Treasury Secretary Jacob Lew / AP
December 6, 2016

A bipartisan group of lawmakers is urging the U.S. government to block the planned sale of an American company that produces technology for military applications to a venture capital firm with ties to the Chinese government.

Rep. Robert Pittenger (R., N.C.) wrote to Treasury Secretary Jack Lew on Tuesday asking the Committee on Foreign Investment in the United States, or CFIUS, to block the sale of Lattice Semiconductor to Canyon Bridge Capital Partners, a new American private equity firm supported by Chinese funding.

Lattice Semiconductor is an American producer of technology for applications in the U.S. military. The company announced in November that it would be sold to Canyon Bridge Capital Partners, the private equity firm, for $1.3 billion.
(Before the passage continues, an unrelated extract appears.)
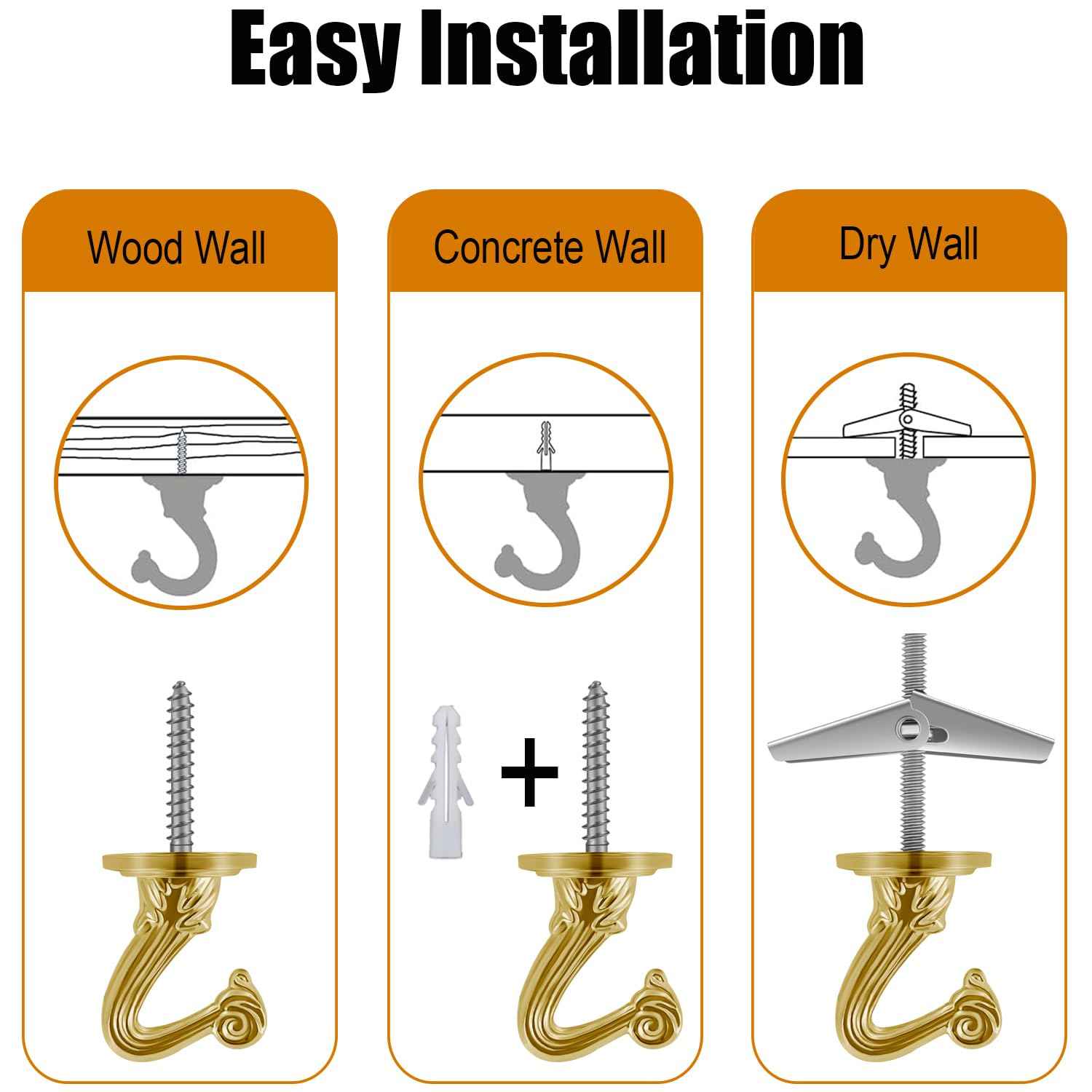 Easy Installation

Wood Wall

Concrete Wall

Dry Wall

+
"We are concerned with this transaction as CBCP (Canyon Bridge Capital Partners) appears to be directly affiliated with the government of the People's Republic of China (PRC) and further appears to be a legal construction intended to obfuscate the involvement of numerous PRC state-owned enterprises during the Committee on Foreign Investment in the United States (CFIUS) review process," Pittenger wrote in the letter, which was cosigned by 21 members of Congress.

"As you know, Lattice is the third largest American producer of Field Programmable Gate Array (FPGA) technologies," Pittenger, a member of the House Committee on Financial Services, wrote. "FPGA technologies are critical to American military applications, and the purchase of an American FPGA designer and manufacturer by a PRC-affiliated firm could disrupt the military supply chain and possibly lead to a reliance on foreign-sourced technologies for many critical Defense Department programs."

"The PRC's interest in the U.S. semiconductor market is clear and well-coordinated, and their firms have faced well-deserved scrutiny when attempting to directly acquire American producers," Pittenger wrote. "In this instance, the PRC appears to have created an American venture capital firm to act as a conduit for Chinese government control over one of our largest semiconductor suppliers."

CFIUS is authorized to examine transactions resulting in foreign control of U.S. businesses to determine any national security implications of the sales.

Pittenger and other lawmakers have previously worried about Chinese and Russian companies purchasing U.S. businesses, successfully pushing for a review of CFIUS by the Government Accountability Office earlier this year.